Y esto lo decíamos media hora antes de la señalada para la comida. Aquel jueves el pobre Carrillo estaba bastante mal y no se presentaría. Le vi en su cuarto, y la profundísima lástima que me inspiró estuvo por mucho tiempo como estampada en mi alma. Aún hacía el pobrecito violentos esfuerzos por vestirse; aún mandó a Celedonio, su ayuda de cámara, que le trajese el frac; pero no pudo ni meter el brazo derecho en la manga. Se desplomaba. En su lastimoso estado, lo que principalmente sentía era no poder hacer los honores de la casa aquella noche, como todas, y encargaba a su mujer que atendiese a los invitados y no hiciera caso de él. Eloísa estaba aturdidísima. De buena gana habría despedido a sus comensales. Mas no; era preciso hacer un esfuerzo supremo, presidir la mesa, estar en todo y recibir luego a cien o doscientas personas. ¡Tormento mayor!…
No tardaron en entrar Chapa, el Saca-mantecas, Peña, el secretario de la Legación de Holanda, después el ministro de Fomento, luego Botín y el general Morla. Todos, conforme iban llegando, se creían en el deber de poner una cara muy atribulada al enterarse de la indisposición del amo de la casa. Eloísa estaba realmente triste. Su situación en lo que llamaré el terreno aflictivo era bastante delicada; pues si aparecía muy afligida podrían dudar de su sinceridad, y si, por el contrario, se presentaba serena, las críticas serían más acerbas. Comprendí, oyéndola hablar del enfermo con los convidados, que hacía esfuerzos para hallar el justo medio sin poderlo conseguir. A veces iba muy lejos en el camino del dolor, y conociéndolo, la reacción en el sentido de la calma era demasiado fuerte. Nunca vi lucha más horrible con las conveniencias sociales; y si las palabras de los amigos eran perfectamente discretas, sus miradas, al menos a mí me lo parecía, revelaban una ironía despiadada. Y Eloísa estaba triste en realidad. Sólo que a veces se le antojaba que debía estar más triste, y a veces que debía estarlo menos, resultando de aquí que nunca acertaba con el tono exacto de la nota que quería afinar.

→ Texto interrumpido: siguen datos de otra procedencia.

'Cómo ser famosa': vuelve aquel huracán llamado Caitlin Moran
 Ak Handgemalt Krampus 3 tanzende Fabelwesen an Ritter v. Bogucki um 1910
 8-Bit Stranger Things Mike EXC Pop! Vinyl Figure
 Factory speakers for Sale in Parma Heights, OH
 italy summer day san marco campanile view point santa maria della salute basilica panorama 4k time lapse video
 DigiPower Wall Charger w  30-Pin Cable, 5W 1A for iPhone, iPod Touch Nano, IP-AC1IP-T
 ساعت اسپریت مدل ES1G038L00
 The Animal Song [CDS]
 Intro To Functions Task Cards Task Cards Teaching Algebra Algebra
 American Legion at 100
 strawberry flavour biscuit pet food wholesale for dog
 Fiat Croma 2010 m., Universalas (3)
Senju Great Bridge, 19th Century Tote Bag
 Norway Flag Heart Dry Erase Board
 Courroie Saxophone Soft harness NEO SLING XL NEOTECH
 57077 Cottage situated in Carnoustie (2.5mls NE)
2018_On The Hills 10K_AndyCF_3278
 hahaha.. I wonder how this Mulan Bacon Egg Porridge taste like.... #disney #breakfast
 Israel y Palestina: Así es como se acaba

La de San Salomó llegó a última hora. Era la única señora que teníamos aquella noche. La comida empezó silenciosa, y por una de esas fatalidades de la conversación, que no es posible vencer, sólo se hablaba de enfermedades, de médicos, de aguas minerales. De rato en rato, un criado traía noticias del señor para tranquilizar a la señora. Estaba mejor, se le iba pasando el ataque. Con esto se sosegaba Eloísa, y todos hacíamos el papel de que se nos transmitía por arte mágico su contento. Pepe estaba en su habitación acompañado del médico y de su ayuda de cámara. Sólo el marqués de Cícero, como de la familia, había entrado a verle. Después ocupó en la mesa la cabecera que al enfermo correspondía, y entreveraba los bocados con suspiros. El general Morla me tocó al lado, y hablamos de la enfermedad de Pepe con la misma calma que si se tratara de lo buenas que estaban las codornices trufadas. «Este hombre se va —me dijo—. He visto morir a muchos de ese mismo mal, que debe de ser cosa del hígado. Cuando menos lo piense Eloísa, se queda viuda. Tal vez esta misma noche». Después me contó la muerte de Narváez, la de Pastor Díez, la del general Manso, la de Carlos Latorre, la del marqués de Valdegamas. Aún no había dado fin a esta fúnebre crónica, cuando se sintió en lo interior de la casa un ruido extraño. Algo muy grave ocurría. Todos nos quedamos fríos. Los tenedores, suspendidos sobre los platos con el pedazo de fond d’artichauts au supreme, aguardaban que se aclarase el angustioso misterio para seguir hacia su destino. Sólo Botín oía mascando. Levantose Eloísa bruscamente y fue a la puerta antes de que entrase el ayuda de cámara, a quien sentimos venir a la carrera. Oímos cuchicheo de zozobra y ansiedad. Eloísa corrió hacia adentro, Celedonio también.